(Data provided begins)

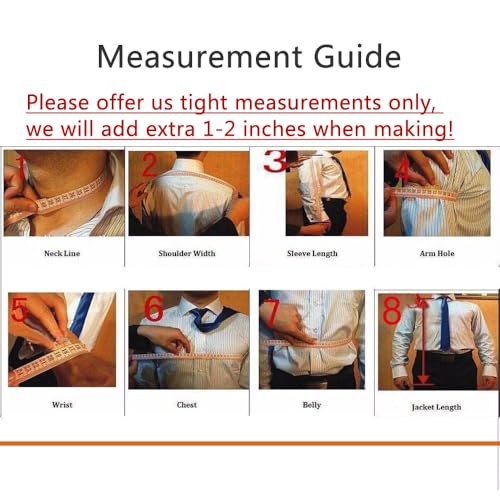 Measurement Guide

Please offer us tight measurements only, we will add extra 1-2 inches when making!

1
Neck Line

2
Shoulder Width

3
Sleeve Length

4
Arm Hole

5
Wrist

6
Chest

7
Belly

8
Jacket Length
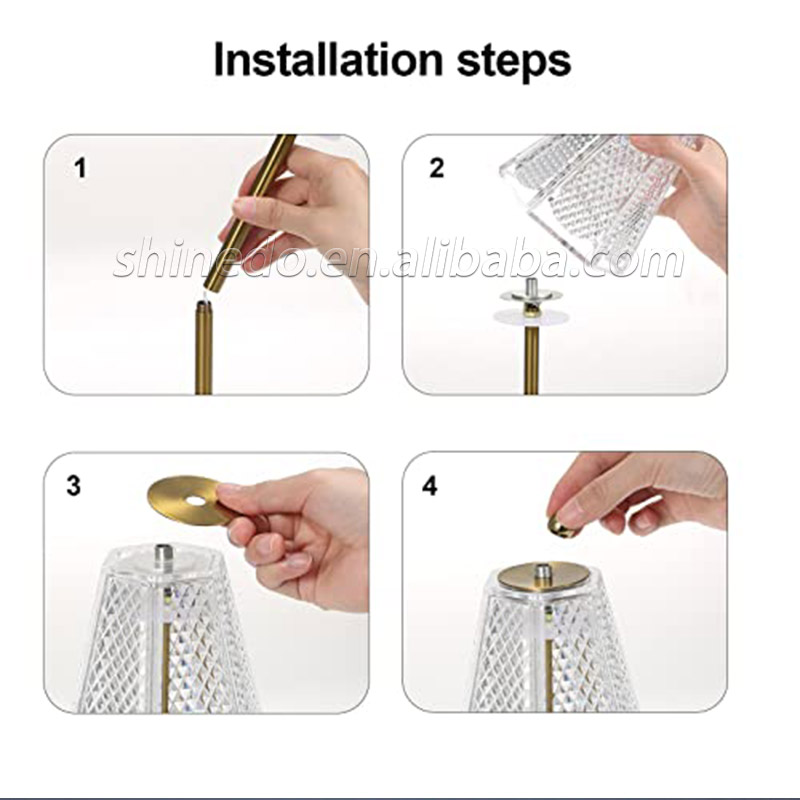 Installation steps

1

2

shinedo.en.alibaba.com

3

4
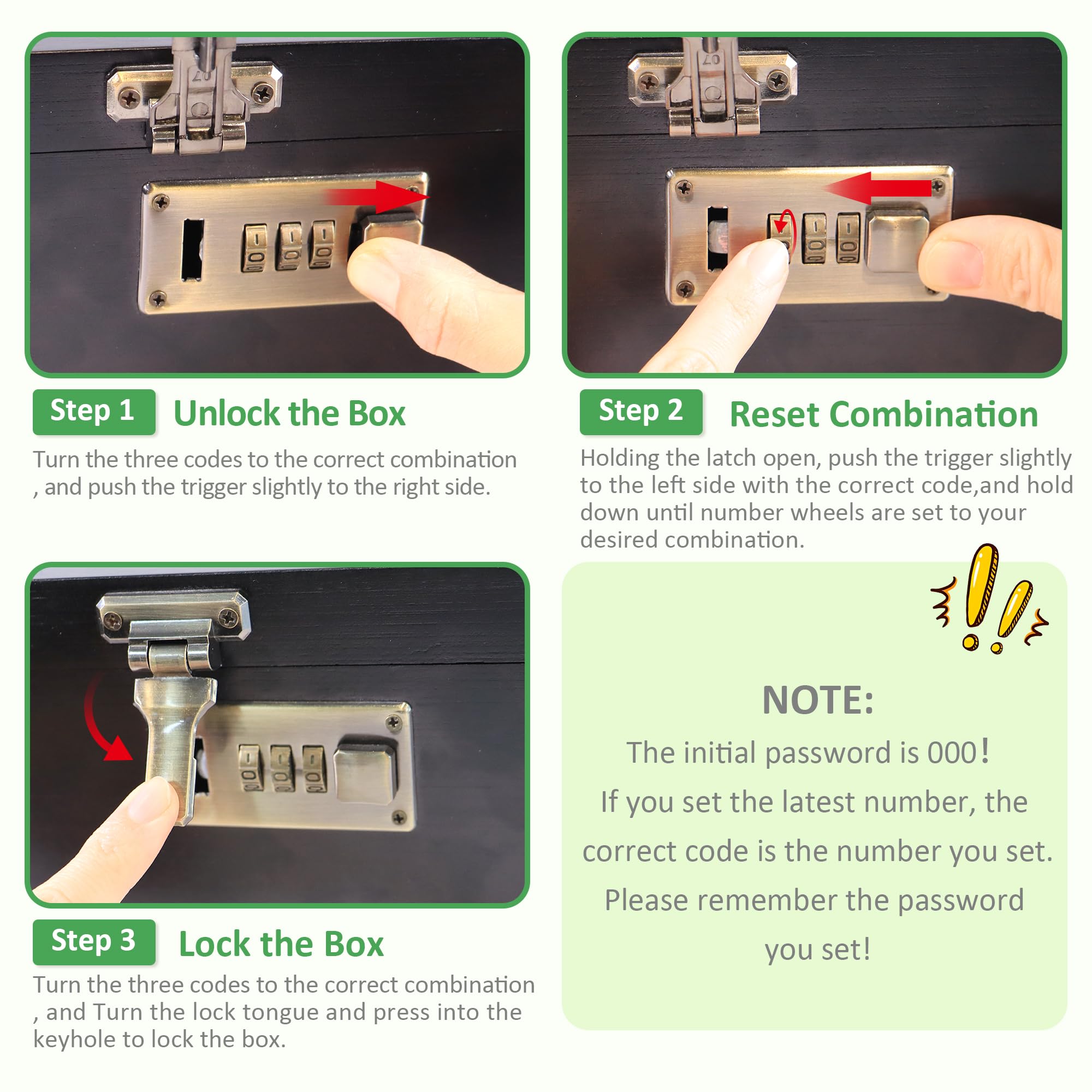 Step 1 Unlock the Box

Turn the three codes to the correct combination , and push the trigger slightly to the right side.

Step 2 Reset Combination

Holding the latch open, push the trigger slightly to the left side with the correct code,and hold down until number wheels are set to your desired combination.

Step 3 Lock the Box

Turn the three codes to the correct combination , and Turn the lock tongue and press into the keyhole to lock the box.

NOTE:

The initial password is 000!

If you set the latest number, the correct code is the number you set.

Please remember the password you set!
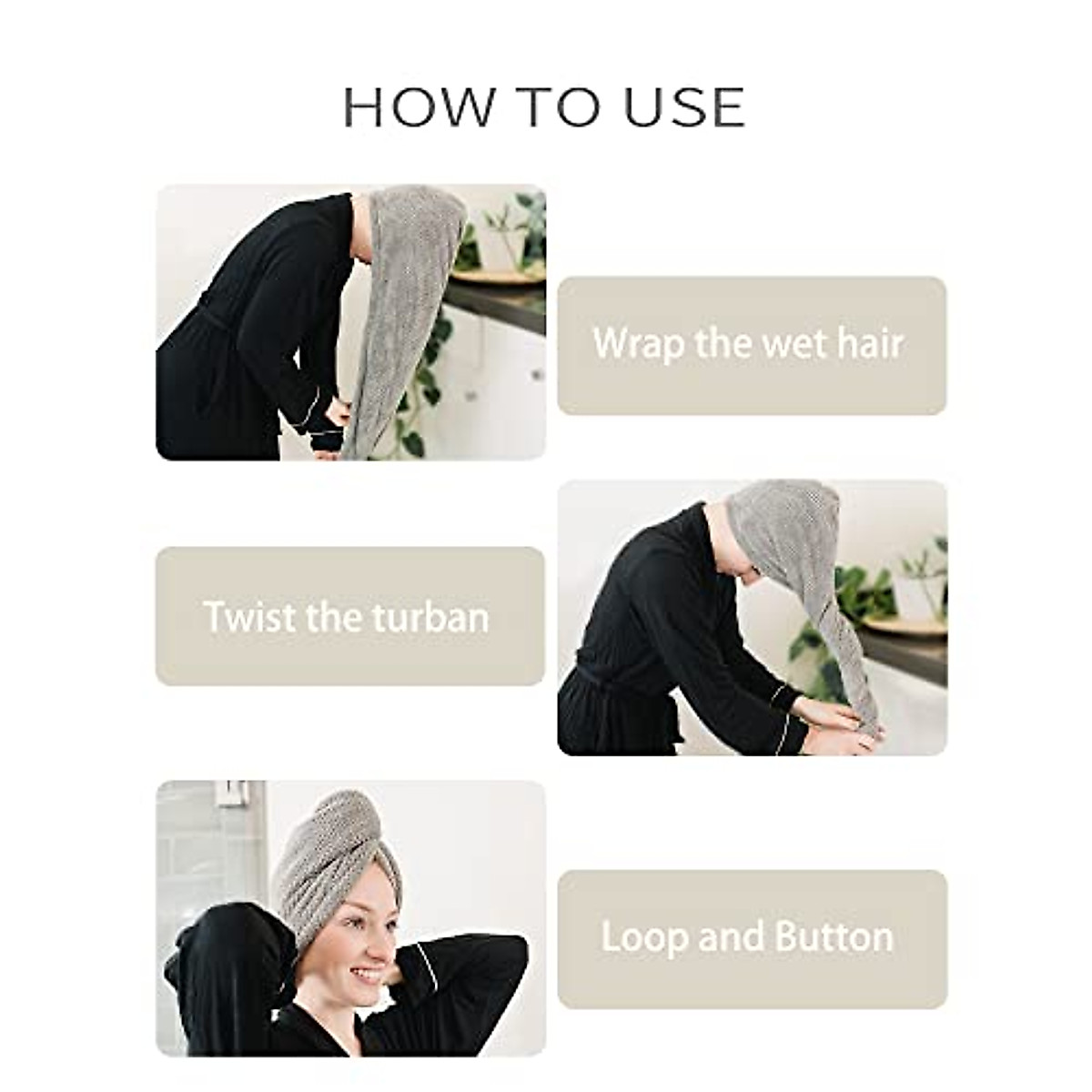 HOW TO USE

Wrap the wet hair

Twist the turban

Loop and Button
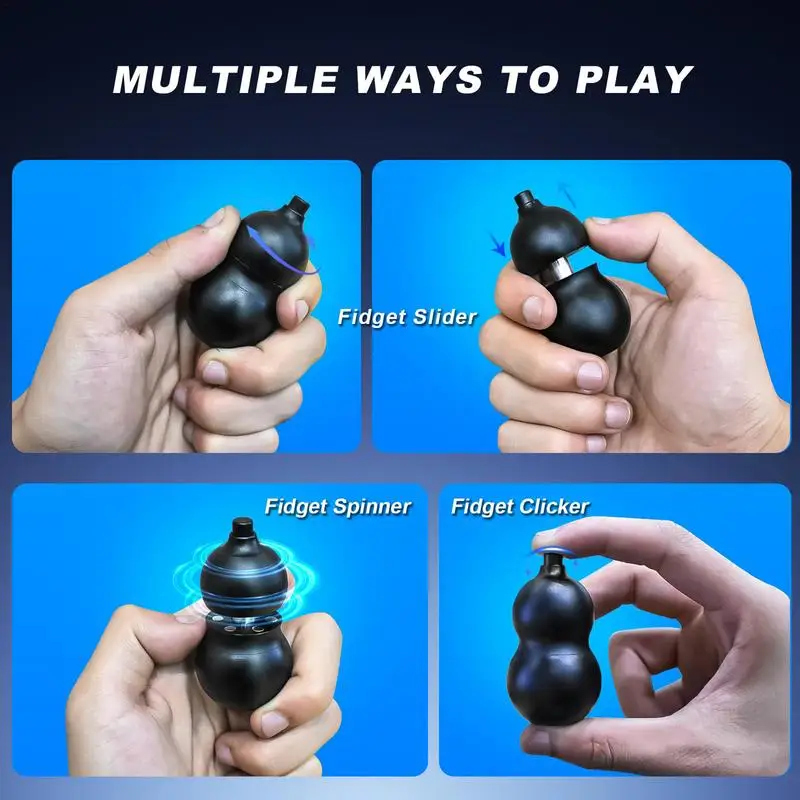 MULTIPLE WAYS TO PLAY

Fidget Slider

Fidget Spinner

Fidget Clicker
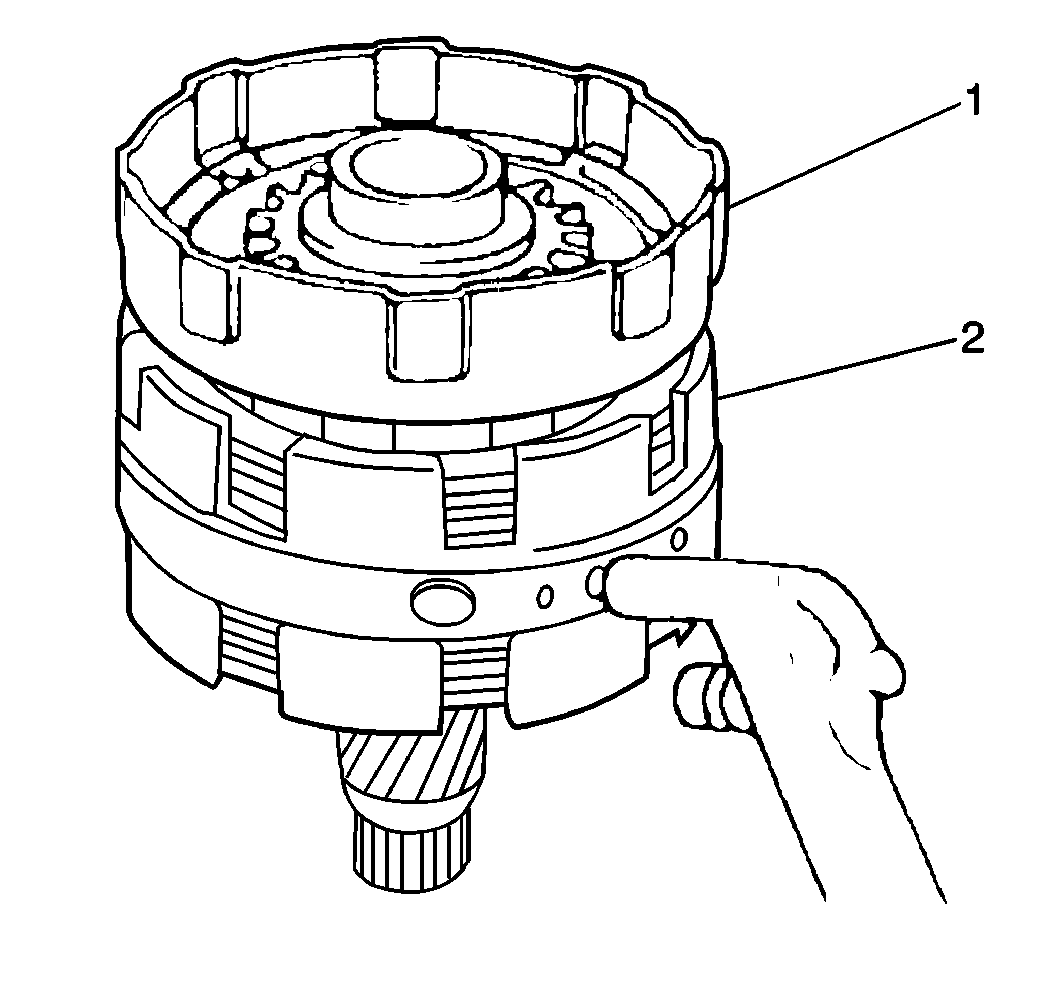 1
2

(Data provided ends)

Work required. Please reproduce, exactly as they appear above, the lines from the line containing "Turn the three codes to the correct combination , and push" up to and including the line containing "Step 3 Lock the Box".

Task answer.
Turn the three codes to the correct combination , and push the trigger slightly to the right side.

Step 2 Reset Combination

Holding the latch open, push the trigger slightly to the left side with the correct code,and hold down until number wheels are set to your desired combination.

Step 3 Lock the Box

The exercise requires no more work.